אין לי מושג is this case in not practical. It roughly means something like "I am not in the concept of knowing". Another answer to the same question is:
אין לי שום רעיון or אין לי אף רעיון, meaning "I don't even have one idea."

BTW, איפה איבדת את זה is not good Hebrew. It should be איפה איבדת אותו.


----------



## shalom00

People will say both אין לי מושג and איפה איבדת את זה in this context.


----------



## slus

Native speakers will definitely say אין לי מושג 
but no one says איפה איבדת את זה - this come from the English "it".


----------



## Drink

slus said:


> Native speakers will definitely say אין לי מושג
> but no one says איפה איבדת את זה - this come from the English "it".



I think sometimes there is a tendency to blame English even when it doesn't make sense. In this case, "it" would be translated as אותו, while "את זה" would be a translation of "this" or "that". No one in English would say "Where did you lose that?" in this context.


----------



## sawyeric1

When would you use "אין לי רעיון" instead of "אין לי מושג"?


----------



## Drink

sawyeric1 said:


> When would you use "אין לי רעיון" instead of "אין לי מושג"?
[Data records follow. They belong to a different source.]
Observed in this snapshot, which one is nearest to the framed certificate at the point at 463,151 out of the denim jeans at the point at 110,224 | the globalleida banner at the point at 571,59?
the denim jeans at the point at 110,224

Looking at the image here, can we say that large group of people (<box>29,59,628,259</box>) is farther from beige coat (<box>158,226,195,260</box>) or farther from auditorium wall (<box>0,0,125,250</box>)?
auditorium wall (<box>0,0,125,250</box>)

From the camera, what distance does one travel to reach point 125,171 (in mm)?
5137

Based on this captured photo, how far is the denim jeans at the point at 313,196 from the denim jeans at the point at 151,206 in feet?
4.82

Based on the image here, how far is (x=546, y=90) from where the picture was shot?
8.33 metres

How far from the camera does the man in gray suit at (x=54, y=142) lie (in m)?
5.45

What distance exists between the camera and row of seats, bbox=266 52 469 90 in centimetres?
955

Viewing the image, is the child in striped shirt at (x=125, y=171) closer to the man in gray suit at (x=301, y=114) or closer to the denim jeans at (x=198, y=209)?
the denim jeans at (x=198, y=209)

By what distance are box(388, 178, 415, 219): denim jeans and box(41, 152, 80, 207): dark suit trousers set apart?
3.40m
Probably when in English you would say "I have no ideas (yet)".


----------



## aavichai

people do say
איפה איבדת את זה
and it is common as
איפה איבדת אותו

both fine
why is it a problem

and as for "i have no idea"

in the contex of "looking" for something you say
אין לי מושג

because אין לי רעיון
is more as "advice"

and it is used as an "idea" for doing something
and not an Idea as "knowing" something

as i have no idea where to search for it
it is fine to use both

but i have no idea where it is
it is מושג
it is like "i don't have a clue where it is"

so in that context
i don't have a idea=clue where where it is = מושג


----------



## Ali Smith

Nowadays מושג musag is almost always used to mean “concept”, isn’t it?


----------



## slus

Yes. But as you know idioms don't work the same way in different languages.


----------



## Ali Smith

Of course. And it comes as no surprise to me that the idiom אין לי מושג למה means not “I have no concept why” but “I have no idea why.”


----------



## slus

BTW the idiom is אין לי מושג and not אין לי מושג למה.
אין לי מושג מה זה הדבר הזה
אין לי מושג מתי מתחילים
אין לי מושג איפה השארתי את המפתחות


----------